**Your goal**
Copy every line, leaving nothing out and adding nothing.

Rows of spatial question data
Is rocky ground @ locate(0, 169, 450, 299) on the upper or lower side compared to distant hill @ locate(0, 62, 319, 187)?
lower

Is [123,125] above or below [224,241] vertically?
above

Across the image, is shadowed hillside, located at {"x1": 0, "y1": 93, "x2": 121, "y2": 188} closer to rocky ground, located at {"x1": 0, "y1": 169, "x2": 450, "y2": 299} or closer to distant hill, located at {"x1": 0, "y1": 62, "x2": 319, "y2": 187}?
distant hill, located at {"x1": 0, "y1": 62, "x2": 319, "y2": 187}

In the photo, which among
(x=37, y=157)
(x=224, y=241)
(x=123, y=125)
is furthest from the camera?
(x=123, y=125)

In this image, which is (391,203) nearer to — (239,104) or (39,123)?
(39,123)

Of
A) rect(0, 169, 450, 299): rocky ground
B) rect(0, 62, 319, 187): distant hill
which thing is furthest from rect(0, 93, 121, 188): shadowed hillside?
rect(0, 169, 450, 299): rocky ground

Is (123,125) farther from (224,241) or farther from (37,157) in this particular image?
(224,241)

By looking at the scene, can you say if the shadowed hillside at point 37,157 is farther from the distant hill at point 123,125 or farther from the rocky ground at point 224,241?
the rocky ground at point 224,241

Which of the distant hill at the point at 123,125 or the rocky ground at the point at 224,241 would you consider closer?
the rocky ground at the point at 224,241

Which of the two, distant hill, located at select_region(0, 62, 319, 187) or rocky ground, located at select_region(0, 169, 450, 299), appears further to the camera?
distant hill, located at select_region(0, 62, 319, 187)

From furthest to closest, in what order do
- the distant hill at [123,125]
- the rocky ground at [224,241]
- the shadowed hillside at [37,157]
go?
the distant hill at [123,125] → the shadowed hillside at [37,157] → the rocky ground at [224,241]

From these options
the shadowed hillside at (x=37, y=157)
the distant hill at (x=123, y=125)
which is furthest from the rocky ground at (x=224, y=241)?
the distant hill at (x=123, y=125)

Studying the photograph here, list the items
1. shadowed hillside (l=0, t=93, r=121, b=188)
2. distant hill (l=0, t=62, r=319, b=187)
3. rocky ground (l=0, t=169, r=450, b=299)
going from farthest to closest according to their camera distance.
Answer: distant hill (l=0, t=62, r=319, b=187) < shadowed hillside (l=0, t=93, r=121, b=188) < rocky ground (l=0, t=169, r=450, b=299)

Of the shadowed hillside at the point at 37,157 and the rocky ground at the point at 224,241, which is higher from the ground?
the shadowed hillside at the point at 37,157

**Complete response**
Is rocky ground @ locate(0, 169, 450, 299) on the upper or lower side compared to distant hill @ locate(0, 62, 319, 187)?
lower

Is [123,125] above or below [224,241] vertically?
above

Across the image, is shadowed hillside, located at {"x1": 0, "y1": 93, "x2": 121, "y2": 188} closer to rocky ground, located at {"x1": 0, "y1": 169, "x2": 450, "y2": 299} or closer to distant hill, located at {"x1": 0, "y1": 62, "x2": 319, "y2": 187}?
distant hill, located at {"x1": 0, "y1": 62, "x2": 319, "y2": 187}

In the photo, which among
(x=37, y=157)
(x=224, y=241)
(x=123, y=125)
is furthest from the camera?
(x=123, y=125)

In this image, which is (391,203) nearer to — (239,104) or (39,123)?
(39,123)

Of
A) rect(0, 169, 450, 299): rocky ground
B) rect(0, 62, 319, 187): distant hill
which thing is furthest from rect(0, 93, 121, 188): shadowed hillside?
rect(0, 169, 450, 299): rocky ground

Is (123,125) farther from (224,241) or farther from (37,157) in this particular image?
(224,241)

By looking at the scene, can you say if the shadowed hillside at point 37,157 is farther from the distant hill at point 123,125 or farther from the rocky ground at point 224,241?
the rocky ground at point 224,241

Which of the distant hill at the point at 123,125 or the rocky ground at the point at 224,241 would you consider closer?
the rocky ground at the point at 224,241

Which of the two, distant hill, located at select_region(0, 62, 319, 187) or rocky ground, located at select_region(0, 169, 450, 299), appears further to the camera?
distant hill, located at select_region(0, 62, 319, 187)

From furthest to closest, in what order do
- the distant hill at [123,125]
- the rocky ground at [224,241]
- the shadowed hillside at [37,157]
go?
the distant hill at [123,125] → the shadowed hillside at [37,157] → the rocky ground at [224,241]

From these options
the shadowed hillside at (x=37, y=157)
the distant hill at (x=123, y=125)
which is furthest from the rocky ground at (x=224, y=241)?
the distant hill at (x=123, y=125)

Studying the photograph here, list the items
1. shadowed hillside (l=0, t=93, r=121, b=188)
2. distant hill (l=0, t=62, r=319, b=187)
3. rocky ground (l=0, t=169, r=450, b=299)
going from farthest to closest according to their camera distance.
Answer: distant hill (l=0, t=62, r=319, b=187) < shadowed hillside (l=0, t=93, r=121, b=188) < rocky ground (l=0, t=169, r=450, b=299)

Of the shadowed hillside at the point at 37,157 and the rocky ground at the point at 224,241, which is higher from the ground?
the shadowed hillside at the point at 37,157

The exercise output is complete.